We can over-engage our Intelligence (by projecting our actions onto others), which can be seen by our need to establish timeframes and schedules so others understand how their performance will be measured. When we push ourselves and over engage our Intelligence we tend to focus on the most effective way to accomplish a job. The problem occurs when our common sense solutions are not able to be engaged by those who need to do the job. This completely frustrates us and we become overly directive micro managers. When we discount or deny our Intelligence, we fixate on how the expectations of others are unreasonable or unrealistic given the circumstances. We end up establishing our own system of measurement and attempt to convince others of its benefit. When we over engage our Primary Intelligence, we become internally indifferent, isolated and belligerent because we need others to recognize the need for efficiency and effectiveness. When others deny this, it leads us to be reactive and to demand more from them. When we are not engaging our Intelligence, we become a closed circuit, not taking in new options or possible improvements. We become repetitive and unwilling to communicate or connect with others. The result of denying ourselves and not engaging our Primary Intelligence results in greater self-critical dialogue. The key to expressing our Primary Intentional Intelligence is to create balance between our personal activity and the activities of those around us. Any differential between the two leads to judgment and disagreements.

This requires that we accept our nature and our way of doing things while not creating obstacles to its expression. Some would say it is about accepting our unique truth and realizing that it will manifest with others at the particularly right time and place if we just allow it. The more we isolate, the more we tend to not engage our truth and just “be” it. At the other extreme when we over-engage our desires and become attached to them, it overwhelms our ability to be natural and flowing in our expression. Things happen in fits and starts. The solution is to be present with both our fears and desires around being who we are so we do not have to act out these issues with others. The more we can make it ok to have these experiences, the less charge we will carry that can then be triggered by others around us. When we are overwhelmed and/or discounted by individuals who do not accept our Primary Intelligence, we become self-focused in what we are willing to share with others.

In conclusion, it is important to remember that our Primary Intelligence provides the space of being who we are and determines how we gain fulfillment. Fulfillment occurs when we are part of a larger group where our contribution is valued and appreciated.
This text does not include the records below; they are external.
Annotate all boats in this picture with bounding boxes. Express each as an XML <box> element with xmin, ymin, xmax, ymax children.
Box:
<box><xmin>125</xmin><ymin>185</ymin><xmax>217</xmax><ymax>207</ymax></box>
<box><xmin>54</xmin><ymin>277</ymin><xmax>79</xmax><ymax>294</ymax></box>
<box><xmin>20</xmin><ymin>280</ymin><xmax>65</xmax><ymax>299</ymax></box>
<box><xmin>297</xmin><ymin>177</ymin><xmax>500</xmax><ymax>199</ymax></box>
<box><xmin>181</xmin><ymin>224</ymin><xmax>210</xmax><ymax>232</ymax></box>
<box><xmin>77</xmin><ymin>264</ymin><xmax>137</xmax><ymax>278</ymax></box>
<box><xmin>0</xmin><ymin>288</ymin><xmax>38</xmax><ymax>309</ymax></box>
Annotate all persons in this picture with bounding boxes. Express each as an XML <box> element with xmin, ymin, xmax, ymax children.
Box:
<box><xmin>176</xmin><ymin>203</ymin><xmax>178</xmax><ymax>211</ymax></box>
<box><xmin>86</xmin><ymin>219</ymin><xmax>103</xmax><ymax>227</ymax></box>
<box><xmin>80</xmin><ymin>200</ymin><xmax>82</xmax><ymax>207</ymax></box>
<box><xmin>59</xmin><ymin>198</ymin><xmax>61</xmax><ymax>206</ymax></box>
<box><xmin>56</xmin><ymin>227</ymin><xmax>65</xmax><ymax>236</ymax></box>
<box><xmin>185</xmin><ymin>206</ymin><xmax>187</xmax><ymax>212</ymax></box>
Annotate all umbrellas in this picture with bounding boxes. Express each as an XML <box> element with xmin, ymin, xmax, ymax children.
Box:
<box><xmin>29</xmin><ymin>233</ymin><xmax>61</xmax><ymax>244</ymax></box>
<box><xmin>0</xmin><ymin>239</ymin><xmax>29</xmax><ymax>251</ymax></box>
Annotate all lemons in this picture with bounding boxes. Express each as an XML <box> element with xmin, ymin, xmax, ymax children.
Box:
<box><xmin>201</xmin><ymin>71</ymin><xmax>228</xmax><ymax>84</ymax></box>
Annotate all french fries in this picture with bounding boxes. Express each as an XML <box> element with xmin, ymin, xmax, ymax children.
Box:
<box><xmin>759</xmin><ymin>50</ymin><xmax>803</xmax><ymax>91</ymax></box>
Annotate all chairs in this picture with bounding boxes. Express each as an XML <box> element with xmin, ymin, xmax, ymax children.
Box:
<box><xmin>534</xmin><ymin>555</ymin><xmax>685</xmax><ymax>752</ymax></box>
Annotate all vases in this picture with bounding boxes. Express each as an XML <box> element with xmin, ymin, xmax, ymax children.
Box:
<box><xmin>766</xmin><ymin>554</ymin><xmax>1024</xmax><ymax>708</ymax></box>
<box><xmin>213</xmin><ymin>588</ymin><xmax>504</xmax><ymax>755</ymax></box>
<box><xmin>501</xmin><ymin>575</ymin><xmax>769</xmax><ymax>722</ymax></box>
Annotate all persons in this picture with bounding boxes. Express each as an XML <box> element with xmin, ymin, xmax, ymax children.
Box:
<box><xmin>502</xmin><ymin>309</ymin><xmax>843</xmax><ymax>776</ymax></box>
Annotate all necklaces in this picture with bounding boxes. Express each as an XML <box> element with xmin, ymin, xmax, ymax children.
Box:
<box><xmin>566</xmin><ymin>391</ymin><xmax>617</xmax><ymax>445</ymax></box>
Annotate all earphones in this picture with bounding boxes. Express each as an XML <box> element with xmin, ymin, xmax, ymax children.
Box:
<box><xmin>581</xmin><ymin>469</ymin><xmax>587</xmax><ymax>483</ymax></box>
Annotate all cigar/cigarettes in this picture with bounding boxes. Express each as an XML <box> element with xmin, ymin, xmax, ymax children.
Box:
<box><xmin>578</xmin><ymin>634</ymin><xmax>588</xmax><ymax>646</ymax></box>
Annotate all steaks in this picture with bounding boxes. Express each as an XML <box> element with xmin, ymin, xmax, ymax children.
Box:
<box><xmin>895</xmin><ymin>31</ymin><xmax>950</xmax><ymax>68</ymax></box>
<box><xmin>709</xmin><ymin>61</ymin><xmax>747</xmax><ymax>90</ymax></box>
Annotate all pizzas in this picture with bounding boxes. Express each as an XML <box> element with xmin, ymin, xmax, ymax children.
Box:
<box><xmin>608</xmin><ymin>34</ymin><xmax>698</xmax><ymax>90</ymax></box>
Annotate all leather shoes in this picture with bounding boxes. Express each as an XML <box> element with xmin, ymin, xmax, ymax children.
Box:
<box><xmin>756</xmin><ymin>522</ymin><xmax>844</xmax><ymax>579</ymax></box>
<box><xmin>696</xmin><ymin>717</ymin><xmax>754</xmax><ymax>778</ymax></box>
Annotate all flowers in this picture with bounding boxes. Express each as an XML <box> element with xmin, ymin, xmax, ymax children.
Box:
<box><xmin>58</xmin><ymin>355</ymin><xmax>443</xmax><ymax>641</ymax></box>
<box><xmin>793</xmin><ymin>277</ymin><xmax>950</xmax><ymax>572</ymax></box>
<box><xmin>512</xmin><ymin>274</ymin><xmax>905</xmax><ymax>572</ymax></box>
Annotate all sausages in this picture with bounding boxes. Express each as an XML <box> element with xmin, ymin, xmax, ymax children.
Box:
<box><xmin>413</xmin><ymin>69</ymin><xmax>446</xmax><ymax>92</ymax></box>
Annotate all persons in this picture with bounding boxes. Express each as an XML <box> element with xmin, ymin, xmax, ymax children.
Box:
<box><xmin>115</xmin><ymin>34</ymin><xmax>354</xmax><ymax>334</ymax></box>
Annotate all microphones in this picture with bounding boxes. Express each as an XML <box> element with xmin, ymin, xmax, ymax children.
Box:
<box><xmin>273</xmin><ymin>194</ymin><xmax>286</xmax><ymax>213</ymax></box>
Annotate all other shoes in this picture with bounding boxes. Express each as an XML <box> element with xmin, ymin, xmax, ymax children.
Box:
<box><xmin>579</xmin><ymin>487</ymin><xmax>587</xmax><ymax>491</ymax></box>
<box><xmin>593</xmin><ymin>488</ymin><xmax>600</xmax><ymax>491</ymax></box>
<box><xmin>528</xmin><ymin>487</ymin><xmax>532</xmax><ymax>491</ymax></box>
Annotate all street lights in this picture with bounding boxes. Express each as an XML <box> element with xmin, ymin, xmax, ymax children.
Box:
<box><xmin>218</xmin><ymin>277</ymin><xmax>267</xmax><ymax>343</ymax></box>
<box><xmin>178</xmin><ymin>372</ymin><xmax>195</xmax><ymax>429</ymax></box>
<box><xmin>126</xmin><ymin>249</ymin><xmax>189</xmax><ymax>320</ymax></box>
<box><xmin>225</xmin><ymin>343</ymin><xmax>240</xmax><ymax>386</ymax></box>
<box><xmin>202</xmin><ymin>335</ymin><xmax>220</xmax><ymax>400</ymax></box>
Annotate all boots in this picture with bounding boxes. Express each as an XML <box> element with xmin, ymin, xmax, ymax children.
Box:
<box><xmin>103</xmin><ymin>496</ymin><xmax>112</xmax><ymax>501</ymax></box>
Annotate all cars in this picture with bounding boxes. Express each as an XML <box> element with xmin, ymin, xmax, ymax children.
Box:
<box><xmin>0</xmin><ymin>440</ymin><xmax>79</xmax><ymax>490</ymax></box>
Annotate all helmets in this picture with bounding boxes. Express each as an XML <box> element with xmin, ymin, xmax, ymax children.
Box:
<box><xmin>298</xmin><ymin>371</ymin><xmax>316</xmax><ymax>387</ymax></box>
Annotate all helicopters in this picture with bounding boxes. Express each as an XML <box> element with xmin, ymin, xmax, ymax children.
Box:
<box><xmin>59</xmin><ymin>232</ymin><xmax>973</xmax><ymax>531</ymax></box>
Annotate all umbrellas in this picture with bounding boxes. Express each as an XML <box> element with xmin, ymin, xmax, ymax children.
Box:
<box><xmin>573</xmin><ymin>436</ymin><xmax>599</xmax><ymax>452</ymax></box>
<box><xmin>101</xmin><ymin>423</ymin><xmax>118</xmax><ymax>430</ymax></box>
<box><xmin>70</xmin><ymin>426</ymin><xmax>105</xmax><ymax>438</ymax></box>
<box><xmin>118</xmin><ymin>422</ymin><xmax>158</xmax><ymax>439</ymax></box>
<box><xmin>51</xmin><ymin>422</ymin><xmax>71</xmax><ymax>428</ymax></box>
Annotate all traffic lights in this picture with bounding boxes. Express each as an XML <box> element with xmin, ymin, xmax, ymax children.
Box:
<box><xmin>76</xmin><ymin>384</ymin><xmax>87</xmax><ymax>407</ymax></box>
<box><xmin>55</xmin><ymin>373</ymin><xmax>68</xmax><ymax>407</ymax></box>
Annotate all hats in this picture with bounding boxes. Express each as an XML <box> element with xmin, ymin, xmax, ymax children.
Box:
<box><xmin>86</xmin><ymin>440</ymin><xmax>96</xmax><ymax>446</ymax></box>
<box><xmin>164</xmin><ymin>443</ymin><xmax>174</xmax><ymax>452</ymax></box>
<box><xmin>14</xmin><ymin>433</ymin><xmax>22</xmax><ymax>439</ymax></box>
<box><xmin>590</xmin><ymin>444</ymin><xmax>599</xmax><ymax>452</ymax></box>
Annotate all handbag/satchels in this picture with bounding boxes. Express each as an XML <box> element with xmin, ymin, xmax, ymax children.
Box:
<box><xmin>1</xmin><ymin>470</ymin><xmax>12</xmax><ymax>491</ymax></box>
What others see in us is the capacity for reliable, consistent implementation of activities that enable an organization to grow. Our Primary Intentional Intelligence grows through the theme of “Purpose itself am I.” This is different from a Secondary expression, which focuses us on how we obtain security by being successful, which, in this case, has to do with setting a high standard of performance so we can be well compensated. Our Tertiary Intelligence focuses us on safety and determines how we are seen in our family of origin. We manifest safety by repeating what are proven and known strategies and tactics to keep others from messing with us. Two indicators of this are a steadfast silence and focus on only believing what we can see.